Leave the images out. Give every line below again, precisely.
(Beginning of Input data)
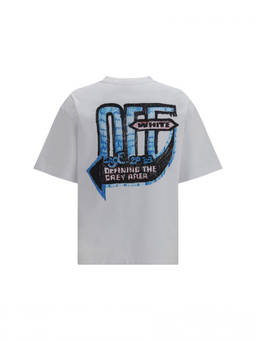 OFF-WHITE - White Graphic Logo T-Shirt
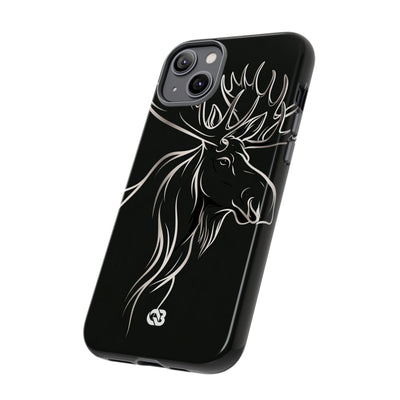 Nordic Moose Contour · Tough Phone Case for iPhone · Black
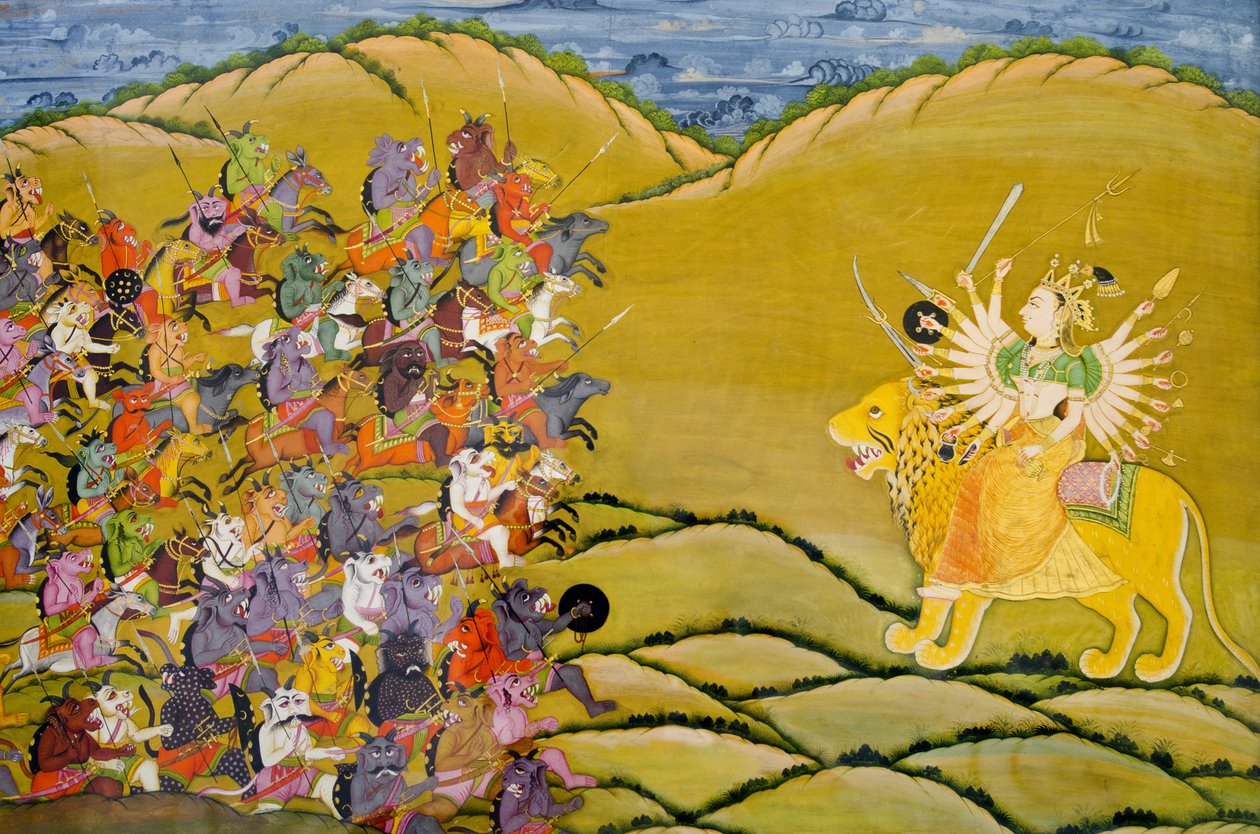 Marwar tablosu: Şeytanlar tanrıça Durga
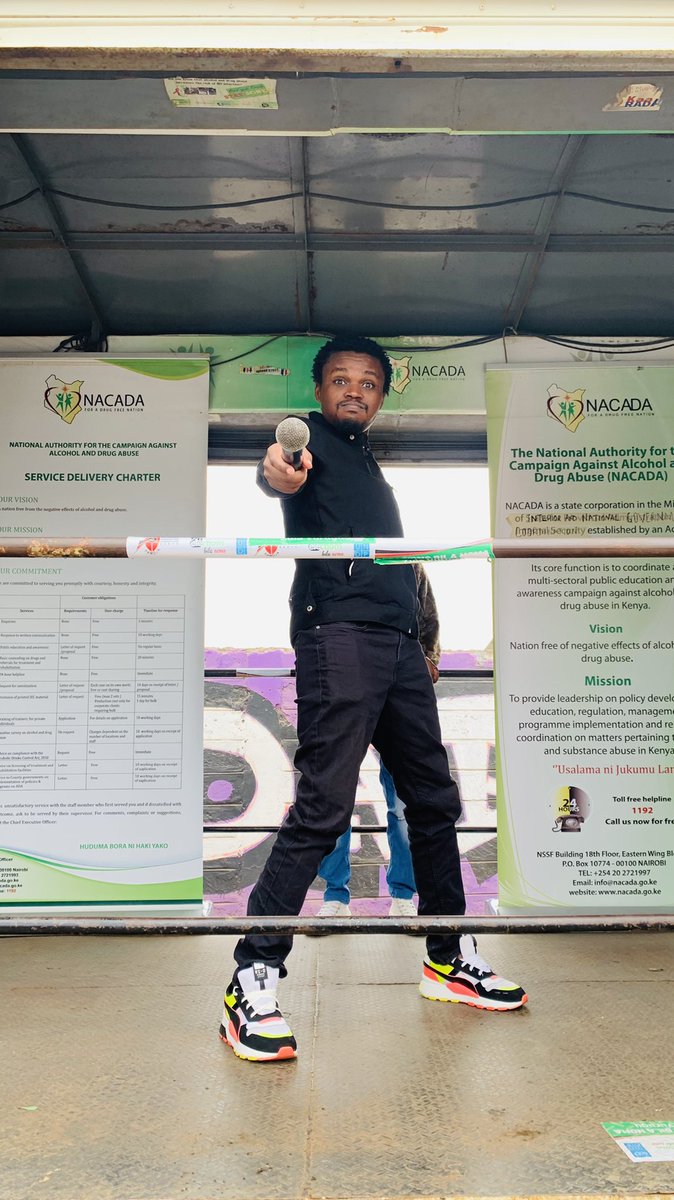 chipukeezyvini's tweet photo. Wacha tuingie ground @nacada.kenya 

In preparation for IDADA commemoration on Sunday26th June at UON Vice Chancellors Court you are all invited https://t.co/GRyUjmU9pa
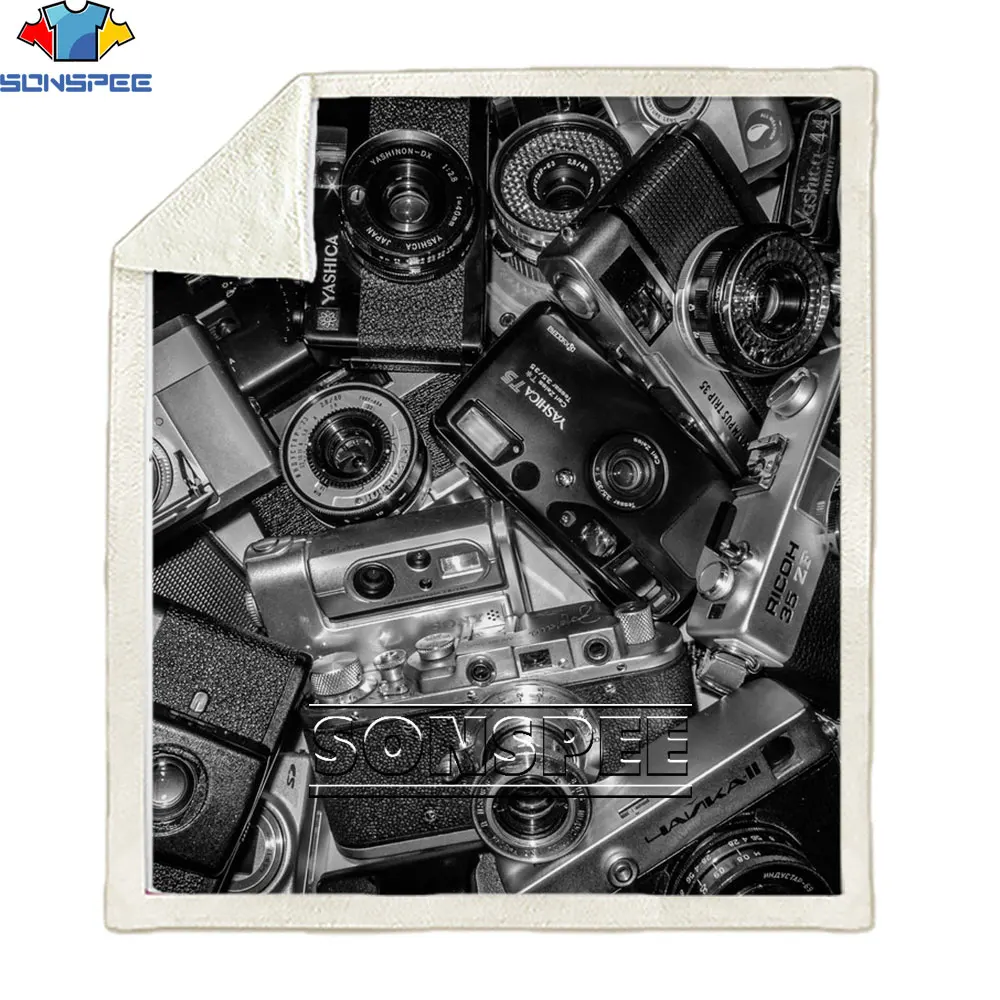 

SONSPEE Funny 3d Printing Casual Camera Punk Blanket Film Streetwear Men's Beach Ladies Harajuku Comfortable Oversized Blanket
(End of Input data)
* _Task output_
 OFF-WHITE - White Graphic Logo T-Shirt
 Nordic Moose Contour · Tough Phone Case for iPhone · Black
 Marwar tablosu: Şeytanlar tanrıça Durga
 chipukeezyvini's tweet photo. Wacha tuingie ground @nacada.kenya 

In preparation for IDADA commemoration on Sunday26th June at UON Vice Chancellors Court you are all invited https://t.co/GRyUjmU9pa

SONSPEE Funny 3d Printing Casual Camera Punk Blanket Film Streetwear Men's Beach Ladies Harajuku Comfortable Oversized Blanket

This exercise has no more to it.